- **Record excerpts**
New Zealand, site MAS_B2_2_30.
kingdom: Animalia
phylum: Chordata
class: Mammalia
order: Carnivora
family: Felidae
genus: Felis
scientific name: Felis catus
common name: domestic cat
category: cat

...

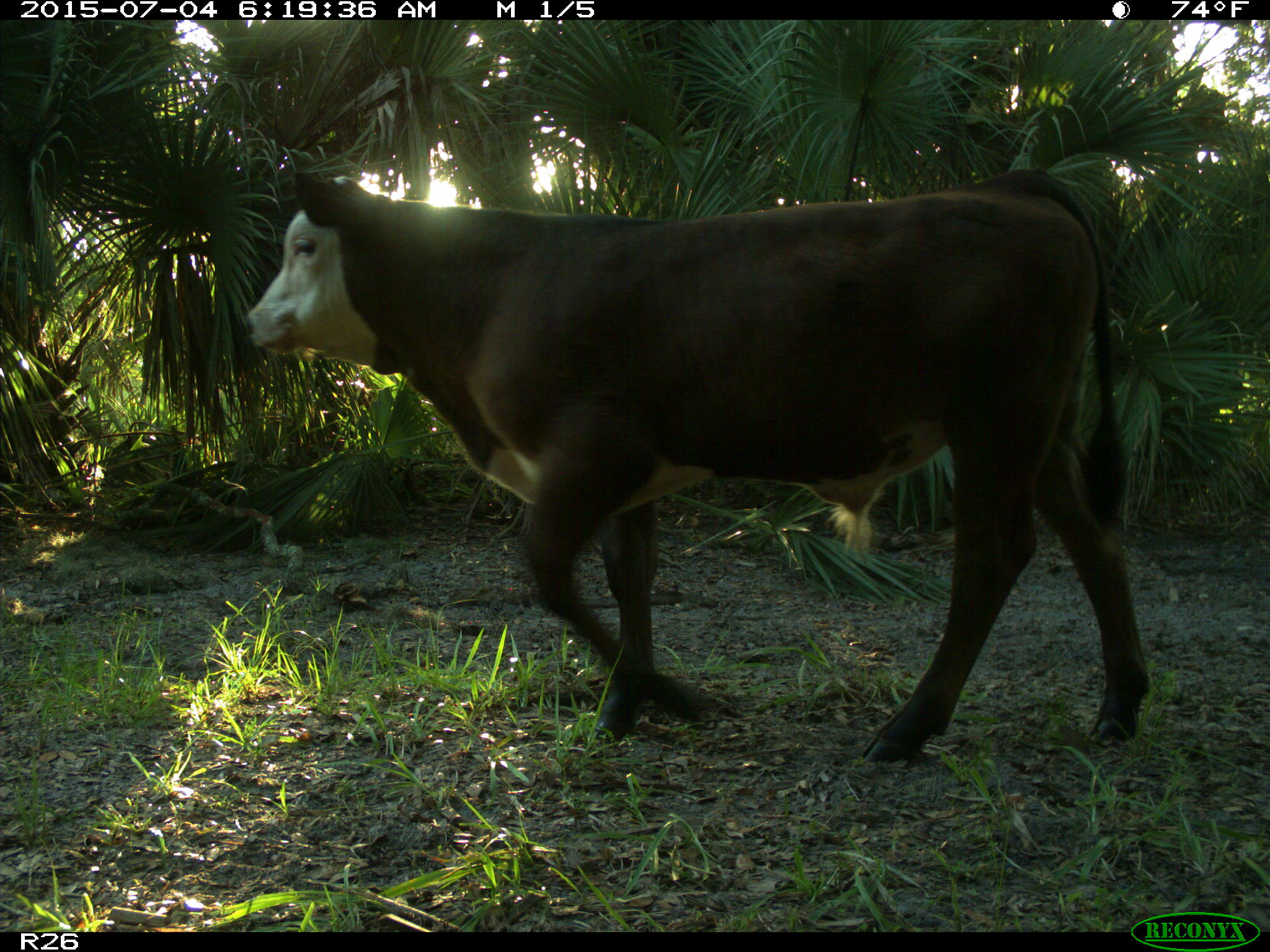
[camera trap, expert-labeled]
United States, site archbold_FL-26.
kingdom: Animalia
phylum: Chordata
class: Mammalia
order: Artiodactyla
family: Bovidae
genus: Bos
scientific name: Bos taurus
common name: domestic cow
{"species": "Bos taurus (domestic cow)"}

- **Task to carry out**
Please give an exact copy of the lines above, beginning with the line containing "New Zealand, site MAS_B2_2_30." and running through the line containing "category: cat", and of no other lines.

- **Exercise solution**
New Zealand, site MAS_B2_2_30.
kingdom: Animalia
phylum: Chordata
class: Mammalia
order: Carnivora
family: Felidae
genus: Felis
scientific name: Felis catus
common name: domestic cat
category: cat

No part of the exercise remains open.